Homebuyers can run into complications during their search in other ways. Often, they may come across houses that appear available but already have an offer. When an offer is made on a house that is foreclosed or going through a short sale, a third-party approval is required, usually a bank.

In those cases, the agent isn't required to change the status of the listing from active to pending.

During a recent house hunt for a client, Sarah Fischer Johnson, a sales agent with Edina Realty, found 28 three-bedroom townhouses in Shakopee, Minn. They were priced from $250,000 to $350,000, but nine already had offers awaiting lender approval.

"The data would lead any buyer to believe that it's a buyer's market," she said. "No, and that's the sad part."

She recently had clients who were relocating from Pennsylvania, but couldn't find a house that met their needs, so they're now living in a corporate rental while they shop. Even Fischer Johnson and her husband have been stymied in their own search for a house. They have been shopping for an updated rambler in Minnetonka, Minn., priced from $650,000 to $850,000, to no avail.

Barb Duthler, a sales agent with Re/Max, said the primary problem in the market is that prospective sellers aren't listing because they owe more than the house is worth. This points to deeper trouble in the market, said Jeanne Boeh, an economics professor at Augsburg College.

"The average person who doesn't have to sell is looking at it this way: If I don't have to sell, why would I?"

That means there could be a significant backlog of inventory that will hit the market once prices rise. But that won't happen until demand exceeds supply, an important first step toward price recovery.
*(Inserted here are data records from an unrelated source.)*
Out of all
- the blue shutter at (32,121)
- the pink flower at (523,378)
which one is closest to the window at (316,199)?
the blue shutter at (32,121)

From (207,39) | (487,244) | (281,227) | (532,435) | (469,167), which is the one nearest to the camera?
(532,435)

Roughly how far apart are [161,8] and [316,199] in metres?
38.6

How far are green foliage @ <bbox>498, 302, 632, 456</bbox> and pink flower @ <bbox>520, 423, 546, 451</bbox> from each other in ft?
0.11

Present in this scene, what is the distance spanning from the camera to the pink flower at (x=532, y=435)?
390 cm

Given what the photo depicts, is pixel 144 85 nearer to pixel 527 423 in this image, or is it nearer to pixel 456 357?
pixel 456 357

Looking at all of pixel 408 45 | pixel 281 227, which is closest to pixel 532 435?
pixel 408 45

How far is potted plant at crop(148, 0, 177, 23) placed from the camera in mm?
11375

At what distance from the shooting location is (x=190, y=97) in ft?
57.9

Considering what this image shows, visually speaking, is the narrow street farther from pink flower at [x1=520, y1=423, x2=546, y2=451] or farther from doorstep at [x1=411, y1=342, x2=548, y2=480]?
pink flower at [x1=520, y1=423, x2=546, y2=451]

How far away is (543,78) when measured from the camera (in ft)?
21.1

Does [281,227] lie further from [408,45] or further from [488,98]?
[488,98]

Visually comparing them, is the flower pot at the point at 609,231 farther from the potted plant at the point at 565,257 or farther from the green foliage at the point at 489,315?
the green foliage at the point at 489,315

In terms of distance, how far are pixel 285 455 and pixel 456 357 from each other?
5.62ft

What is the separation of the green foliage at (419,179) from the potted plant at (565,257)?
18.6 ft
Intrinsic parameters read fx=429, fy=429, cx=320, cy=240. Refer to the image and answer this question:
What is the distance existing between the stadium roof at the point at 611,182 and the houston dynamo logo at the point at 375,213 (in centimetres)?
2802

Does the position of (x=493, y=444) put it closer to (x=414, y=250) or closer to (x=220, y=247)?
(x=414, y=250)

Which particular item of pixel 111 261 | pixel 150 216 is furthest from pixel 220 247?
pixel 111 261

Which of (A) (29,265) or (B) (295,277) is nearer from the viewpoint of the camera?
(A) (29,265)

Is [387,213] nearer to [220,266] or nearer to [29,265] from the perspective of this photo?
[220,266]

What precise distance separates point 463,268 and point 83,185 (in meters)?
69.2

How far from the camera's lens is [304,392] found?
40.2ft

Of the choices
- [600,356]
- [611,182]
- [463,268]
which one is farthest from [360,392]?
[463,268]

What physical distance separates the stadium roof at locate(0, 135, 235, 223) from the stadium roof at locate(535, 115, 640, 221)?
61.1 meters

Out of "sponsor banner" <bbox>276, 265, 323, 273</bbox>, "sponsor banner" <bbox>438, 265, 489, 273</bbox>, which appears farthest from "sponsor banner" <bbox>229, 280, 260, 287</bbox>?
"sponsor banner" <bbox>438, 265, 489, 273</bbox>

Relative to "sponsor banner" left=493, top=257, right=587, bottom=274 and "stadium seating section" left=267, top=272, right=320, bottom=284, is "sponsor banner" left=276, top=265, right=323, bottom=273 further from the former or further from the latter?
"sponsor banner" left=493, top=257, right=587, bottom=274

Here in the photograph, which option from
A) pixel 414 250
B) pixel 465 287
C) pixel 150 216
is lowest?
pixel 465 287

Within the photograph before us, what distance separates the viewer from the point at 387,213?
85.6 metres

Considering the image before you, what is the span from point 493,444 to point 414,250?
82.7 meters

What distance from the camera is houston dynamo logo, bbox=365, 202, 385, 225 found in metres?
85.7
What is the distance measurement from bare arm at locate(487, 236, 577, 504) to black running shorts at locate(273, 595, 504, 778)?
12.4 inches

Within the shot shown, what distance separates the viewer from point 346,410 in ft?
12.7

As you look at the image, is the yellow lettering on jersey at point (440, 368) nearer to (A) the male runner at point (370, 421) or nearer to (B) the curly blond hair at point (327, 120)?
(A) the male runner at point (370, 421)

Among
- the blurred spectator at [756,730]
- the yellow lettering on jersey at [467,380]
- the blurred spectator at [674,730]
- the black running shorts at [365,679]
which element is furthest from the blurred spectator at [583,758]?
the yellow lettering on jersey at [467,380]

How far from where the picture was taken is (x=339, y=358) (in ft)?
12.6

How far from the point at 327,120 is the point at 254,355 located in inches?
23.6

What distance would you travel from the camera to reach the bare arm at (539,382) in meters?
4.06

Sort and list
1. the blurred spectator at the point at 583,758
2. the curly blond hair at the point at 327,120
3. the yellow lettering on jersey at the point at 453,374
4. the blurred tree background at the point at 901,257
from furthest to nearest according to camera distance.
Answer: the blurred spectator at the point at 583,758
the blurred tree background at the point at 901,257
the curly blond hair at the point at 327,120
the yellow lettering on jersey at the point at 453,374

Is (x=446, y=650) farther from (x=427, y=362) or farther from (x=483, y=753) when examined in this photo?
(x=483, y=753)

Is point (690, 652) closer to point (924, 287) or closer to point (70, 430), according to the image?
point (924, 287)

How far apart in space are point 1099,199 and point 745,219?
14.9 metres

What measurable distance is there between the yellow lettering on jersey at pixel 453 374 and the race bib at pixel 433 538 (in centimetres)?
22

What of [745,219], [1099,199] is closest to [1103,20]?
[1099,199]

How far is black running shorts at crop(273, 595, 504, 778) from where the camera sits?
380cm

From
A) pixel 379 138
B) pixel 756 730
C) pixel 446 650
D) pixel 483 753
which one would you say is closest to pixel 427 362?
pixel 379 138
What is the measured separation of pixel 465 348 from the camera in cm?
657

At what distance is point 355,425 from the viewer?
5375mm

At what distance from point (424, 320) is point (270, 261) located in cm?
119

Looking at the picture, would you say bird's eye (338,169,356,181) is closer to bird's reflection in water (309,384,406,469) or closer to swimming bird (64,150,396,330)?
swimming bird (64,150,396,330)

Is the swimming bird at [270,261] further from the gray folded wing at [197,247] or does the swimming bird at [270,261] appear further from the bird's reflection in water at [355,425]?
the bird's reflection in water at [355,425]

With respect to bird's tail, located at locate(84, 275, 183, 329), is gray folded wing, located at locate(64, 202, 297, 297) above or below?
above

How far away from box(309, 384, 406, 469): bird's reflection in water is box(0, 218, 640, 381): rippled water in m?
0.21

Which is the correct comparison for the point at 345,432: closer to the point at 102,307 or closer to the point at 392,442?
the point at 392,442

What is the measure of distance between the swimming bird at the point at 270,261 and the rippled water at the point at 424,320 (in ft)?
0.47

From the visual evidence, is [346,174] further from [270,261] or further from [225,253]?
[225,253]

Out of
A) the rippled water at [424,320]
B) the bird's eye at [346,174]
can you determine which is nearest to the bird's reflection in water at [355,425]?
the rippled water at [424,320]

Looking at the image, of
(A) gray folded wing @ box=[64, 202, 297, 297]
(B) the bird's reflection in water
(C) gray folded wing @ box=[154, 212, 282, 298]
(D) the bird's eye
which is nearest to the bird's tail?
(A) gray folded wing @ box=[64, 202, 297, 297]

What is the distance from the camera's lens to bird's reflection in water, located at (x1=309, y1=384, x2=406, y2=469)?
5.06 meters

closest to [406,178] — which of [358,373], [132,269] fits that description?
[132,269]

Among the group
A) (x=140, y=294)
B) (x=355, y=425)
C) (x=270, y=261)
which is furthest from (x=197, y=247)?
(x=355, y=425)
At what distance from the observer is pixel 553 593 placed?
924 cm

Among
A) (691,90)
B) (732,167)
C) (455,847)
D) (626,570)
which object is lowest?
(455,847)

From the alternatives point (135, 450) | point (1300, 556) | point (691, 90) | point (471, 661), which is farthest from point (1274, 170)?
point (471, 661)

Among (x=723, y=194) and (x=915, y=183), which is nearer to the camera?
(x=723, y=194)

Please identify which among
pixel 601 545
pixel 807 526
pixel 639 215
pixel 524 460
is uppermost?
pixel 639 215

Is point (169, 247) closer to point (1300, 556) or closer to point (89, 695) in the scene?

Wayne Hartmann and his wife never thought they'd have trouble finding a decent house in Minneapolis' western suburbs for $500,000, but about a quarter of all the houses they saw were foreclosures or short sales in terrible condition. They eventually made an offer on a short sale in December. The homeowner agreed to the deal, but it fell apart after never getting a response from the lender.

Not wanting to risk losing out on record low mortgage rates, they ended up spending about $200,000 more than they planned to get the house they wanted.

The good news: Hartmann got the lowest rate he's had.

"I almost can't believe it," said Hartmann. "But it is a frustrating market from a buyer's perspective to wade through all of the turmoil that's out there."


New listings are down.
Many short sales and foreclosures that appear to be available really aren't.
Many homeowners aren't listing their house for sale because they owe more than it's worth.
Investor demand is at historic highs.